Unfortunately, it has the stink of the production line: there is little interest in the characters for they have no character inasmuch as they are Good or Bad (and never in-between). The drama lies in watching how the author pulls this plate of spaghetti together at the end --- the Good triumphant, the Bad dumped off the cliff. My guess is that if Thomas Steinbeck had grown up as Thomas Strudelheimer, Ballentine Books wouldn't be peddling this prune-whip to the world.

Just to make sure that we know from whence he comes, the author sticks in a story about a boy named John who borrowed four dollars from a Mrs. J. W. Post in the back woods of Monterey when he didn't have the fare home. Months later, on August 12, 1920 to be precise, as promised, he returned the money to her by mail with a note that concluded, "I beg, my friend, to be allowed to remain, yours very respectfully, J. E. Steinbeck Jr."

Thom's father was a powerful radical writer who changed this nation's view of the poor and the dispossessed.
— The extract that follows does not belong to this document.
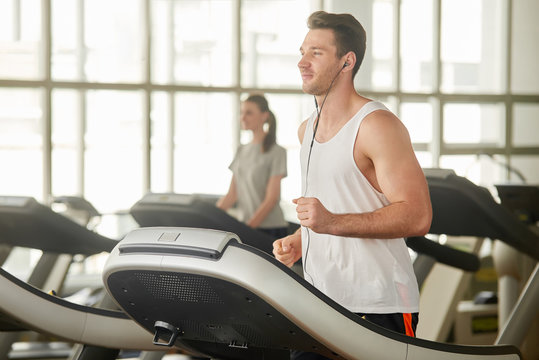 Young athletic man running on treadmill. Handsome muscular guy working out at gym and listening to music with headphones. Enjoy your lifestyle.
His dispatches from the middle west about the lives of the Okies appeared in several newspapers and magazines, and related, in horrific detail, the pain, the hunger, and the world's indifference to hundreds of thousands of displaced people. These journalistic masterpieces were to be transformed into one of the great books of the 1930s. At all times, there was no sugar-coating, no prettying up the facts, no romantic diddling.

His son, obviously, has other priorities.